Which lines run from the one containing "4. Write down" to the end of the records? Write them out exactly, both ends included, and nothing else.
--- START ---
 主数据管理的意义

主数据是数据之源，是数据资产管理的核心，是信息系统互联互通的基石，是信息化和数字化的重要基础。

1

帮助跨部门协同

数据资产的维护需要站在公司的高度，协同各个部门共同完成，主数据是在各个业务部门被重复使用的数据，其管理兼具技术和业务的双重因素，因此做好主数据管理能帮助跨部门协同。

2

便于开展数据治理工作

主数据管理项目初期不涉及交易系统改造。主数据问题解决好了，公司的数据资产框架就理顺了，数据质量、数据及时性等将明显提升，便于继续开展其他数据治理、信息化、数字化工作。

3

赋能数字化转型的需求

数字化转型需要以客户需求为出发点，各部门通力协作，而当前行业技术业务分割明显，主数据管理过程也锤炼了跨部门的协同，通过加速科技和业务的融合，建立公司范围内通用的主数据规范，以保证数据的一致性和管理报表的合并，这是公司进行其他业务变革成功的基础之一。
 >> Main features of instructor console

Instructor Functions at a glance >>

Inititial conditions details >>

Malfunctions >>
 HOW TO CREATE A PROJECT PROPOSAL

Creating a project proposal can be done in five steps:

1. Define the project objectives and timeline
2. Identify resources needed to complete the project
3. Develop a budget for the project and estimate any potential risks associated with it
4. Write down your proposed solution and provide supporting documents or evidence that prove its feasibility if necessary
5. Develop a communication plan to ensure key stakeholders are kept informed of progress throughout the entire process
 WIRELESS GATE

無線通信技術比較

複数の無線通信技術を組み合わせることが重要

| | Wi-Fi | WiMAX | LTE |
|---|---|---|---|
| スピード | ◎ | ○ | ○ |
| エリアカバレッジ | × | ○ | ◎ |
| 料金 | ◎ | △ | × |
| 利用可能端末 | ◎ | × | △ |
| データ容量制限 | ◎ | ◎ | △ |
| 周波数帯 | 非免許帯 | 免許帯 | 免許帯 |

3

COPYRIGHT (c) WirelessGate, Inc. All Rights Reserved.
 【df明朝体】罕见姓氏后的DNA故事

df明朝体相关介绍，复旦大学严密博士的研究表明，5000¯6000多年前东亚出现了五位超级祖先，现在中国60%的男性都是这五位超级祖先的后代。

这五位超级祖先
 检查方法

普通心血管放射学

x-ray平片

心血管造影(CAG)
--- END ---
> ANSWER TO THIS TASK
4. Write down your proposed solution and provide supporting documents or evidence that prove its feasibility if necessary
5. Develop a communication plan to ensure key stakeholders are kept informed of progress throughout the entire process
 WIRELESS GATE

無線通信技術比較

複数の無線通信技術を組み合わせることが重要

| | Wi-Fi | WiMAX | LTE |
|---|---|---|---|
| スピード | ◎ | ○ | ○ |
| エリアカバレッジ | × | ○ | ◎ |
| 料金 | ◎ | △ | × |
| 利用可能端末 | ◎ | × | △ |
| データ容量制限 | ◎ | ◎ | △ |
| 周波数帯 | 非免許帯 | 免許帯 | 免許帯 |

3

COPYRIGHT (c) WirelessGate, Inc. All Rights Reserved.
 【df明朝体】罕见姓氏后的DNA故事

df明朝体相关介绍，复旦大学严密博士的研究表明，5000¯6000多年前东亚出现了五位超级祖先，现在中国60%的男性都是这五位超级祖先的后代。

这五位超级祖先
 检查方法

普通心血管放射学

x-ray平片

心血管造影(CAG)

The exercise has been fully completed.